Our planet and environment are – fortunately – of growing concern for both employers and employees. And businesses have a great opportunity to move the needle on their sustainability agenda by empowering its people.

We love to capture data about ourselves. Smart watches, apps that tell us what to eat, when to sleep, how far we’ve run, how much screen time we’ve had… the list goes on.

In the same vein, we want our workplaces to improve us: help us to be more sustainable, more productive, make healthier choices. Workplaces that enable and even enforce habits or activities that we consider important to us immediately become more attractive and more of a draw.

Businesses can and are tapping into this values-based, self-improvement mindset of employees by making the workplace an enabling environment.

For example, by making employees aware of their food CO2 footprint, as well as providing nutrition information, this can empower them to make more sustainable – as well as healthier – choices. We’ve recorded a 51 per cent CO2 reduction in canteens that have this information available, alongside an 80 per cent satisfaction rating.


3. Come As You Are: Diversity, Inclusion and Belonging Must be Reflected in the Workspace


The idea that everyone should be able to come as they are – to be their “whole” or “authentic’” selves – are now transcending company policies and processes. Employers are increasingly paying attention to ensuring that diversity and inclusion is reflected and prioritised in the workspace.

For example, we have cooperated with some of our big clients within the banking sector to design their offices with multi-faith rooms for reflection or gender-neutral facilities.

Within the space of accessibility and usability, concrete solutions would be to install curtains that help to control acoustics locally – a great support for people with hearing loss. Or to implement simple signage for easy orientation, spacious lifts, lowered reception desks, and visual impairment friendly colour schemes.

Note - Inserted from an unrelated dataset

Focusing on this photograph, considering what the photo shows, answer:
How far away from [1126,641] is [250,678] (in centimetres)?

In addition, more and more businesses are now celebrating different faith days and holidays – workplace experiences designed to educate and embrace.

Where people feel like they belong, that’s where they will want to be.

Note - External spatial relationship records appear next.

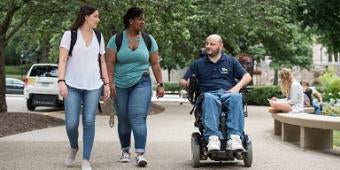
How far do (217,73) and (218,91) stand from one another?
278 millimetres

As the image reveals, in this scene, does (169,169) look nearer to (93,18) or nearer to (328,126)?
(93,18)

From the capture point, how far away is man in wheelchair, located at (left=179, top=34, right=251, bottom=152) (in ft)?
26.4

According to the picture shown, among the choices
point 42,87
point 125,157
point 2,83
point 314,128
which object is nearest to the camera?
point 125,157

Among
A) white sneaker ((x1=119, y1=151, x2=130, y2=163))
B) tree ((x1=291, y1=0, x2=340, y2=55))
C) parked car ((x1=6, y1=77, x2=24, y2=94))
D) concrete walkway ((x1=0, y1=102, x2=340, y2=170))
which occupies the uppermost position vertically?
tree ((x1=291, y1=0, x2=340, y2=55))

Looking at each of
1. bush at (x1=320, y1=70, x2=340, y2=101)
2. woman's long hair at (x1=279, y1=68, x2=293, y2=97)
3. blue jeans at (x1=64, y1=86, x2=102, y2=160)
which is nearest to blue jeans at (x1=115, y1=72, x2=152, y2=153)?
blue jeans at (x1=64, y1=86, x2=102, y2=160)

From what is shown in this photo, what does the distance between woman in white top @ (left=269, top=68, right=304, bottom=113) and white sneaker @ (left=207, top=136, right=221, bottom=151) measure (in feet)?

Let People be the Core of Every Workplace Solution


Beyond these dominating trends we will still see many businesses reducing their physical footprint, re-orienting the purpose of workspaces away from individual focus-time and towards group work and inclusivity.

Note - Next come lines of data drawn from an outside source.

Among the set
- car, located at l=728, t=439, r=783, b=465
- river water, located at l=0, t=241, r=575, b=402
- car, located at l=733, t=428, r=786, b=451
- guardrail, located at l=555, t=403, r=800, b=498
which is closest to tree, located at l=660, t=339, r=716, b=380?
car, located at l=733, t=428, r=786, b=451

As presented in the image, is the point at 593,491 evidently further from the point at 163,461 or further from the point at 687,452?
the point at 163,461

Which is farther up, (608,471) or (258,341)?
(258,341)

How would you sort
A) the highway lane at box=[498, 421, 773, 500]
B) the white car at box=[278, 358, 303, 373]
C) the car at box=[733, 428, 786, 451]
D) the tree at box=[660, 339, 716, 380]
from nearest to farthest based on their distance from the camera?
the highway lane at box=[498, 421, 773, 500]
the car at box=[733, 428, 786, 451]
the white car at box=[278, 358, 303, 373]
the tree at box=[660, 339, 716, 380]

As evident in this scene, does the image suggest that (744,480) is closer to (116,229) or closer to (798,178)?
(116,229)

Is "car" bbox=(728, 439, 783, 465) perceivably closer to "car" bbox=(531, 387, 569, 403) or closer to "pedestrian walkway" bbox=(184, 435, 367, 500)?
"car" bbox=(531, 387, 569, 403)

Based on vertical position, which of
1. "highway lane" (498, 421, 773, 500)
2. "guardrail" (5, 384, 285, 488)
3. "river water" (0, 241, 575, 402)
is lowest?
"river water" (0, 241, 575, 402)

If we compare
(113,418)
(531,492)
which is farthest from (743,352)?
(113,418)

Of course, in today’s connected age, the effective use of technology is also a must for any employer wanting to entice employees back to the workplace. We often associate collaborative software with facilitating remote collaboration – for example through Zoom or Teams. But tech is increasingly being used to make the in-person workplace more efficient and effective: Apps to view peoples’ office presence, book meeting rooms, navigate worksites, order lunch to avoid the queue. Digital solutions can help to make the workplace a more rewarding experience – if you put people and their working patterns, not just tech, at the core of the solution.  

In general, if employers increase their understanding of their employees – how they work and not least why they work – they can create the right and attractive workplaces for them.